Records excerpted from a collection
▬▬▬▬▬▬

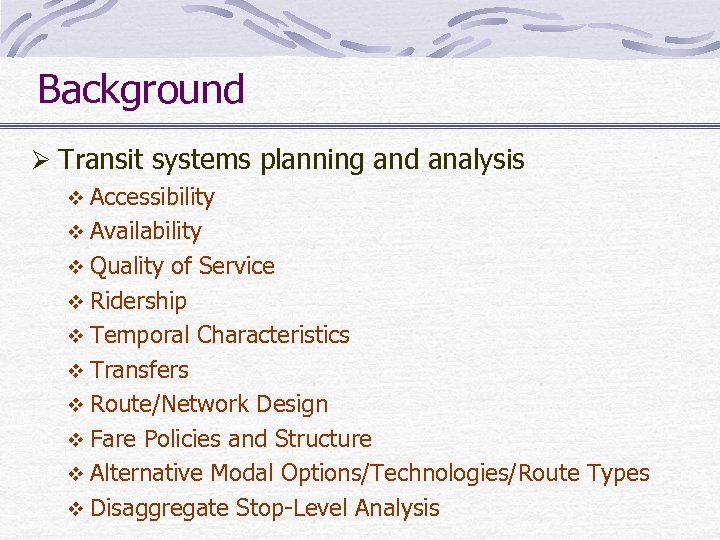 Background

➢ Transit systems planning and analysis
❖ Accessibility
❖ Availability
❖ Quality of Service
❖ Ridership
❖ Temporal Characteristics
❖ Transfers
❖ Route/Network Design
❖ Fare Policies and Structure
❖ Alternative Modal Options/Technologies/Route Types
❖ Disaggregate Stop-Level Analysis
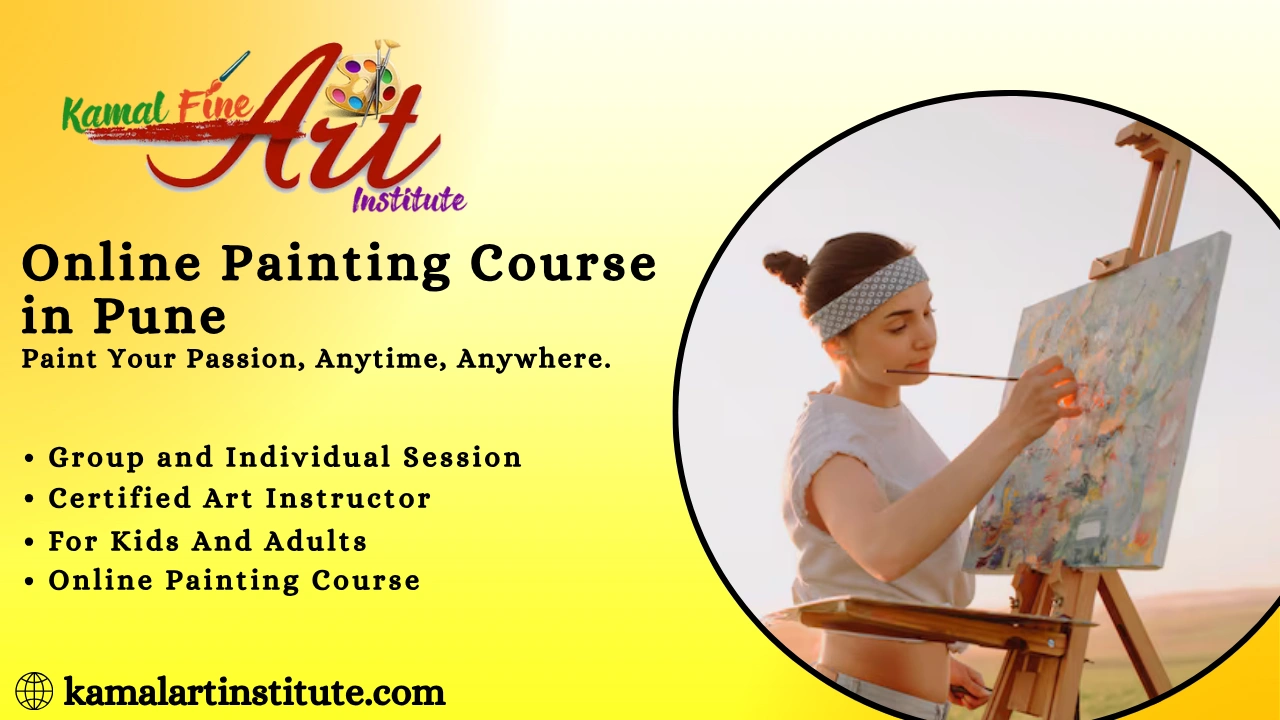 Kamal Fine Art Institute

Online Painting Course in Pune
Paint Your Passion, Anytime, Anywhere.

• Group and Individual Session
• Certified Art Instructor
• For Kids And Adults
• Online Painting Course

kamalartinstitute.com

▬▬▬▬▬▬

__About this task__: Say how many lines in the entries include the word "Painting", with no text around the number.

__Written reply__: 2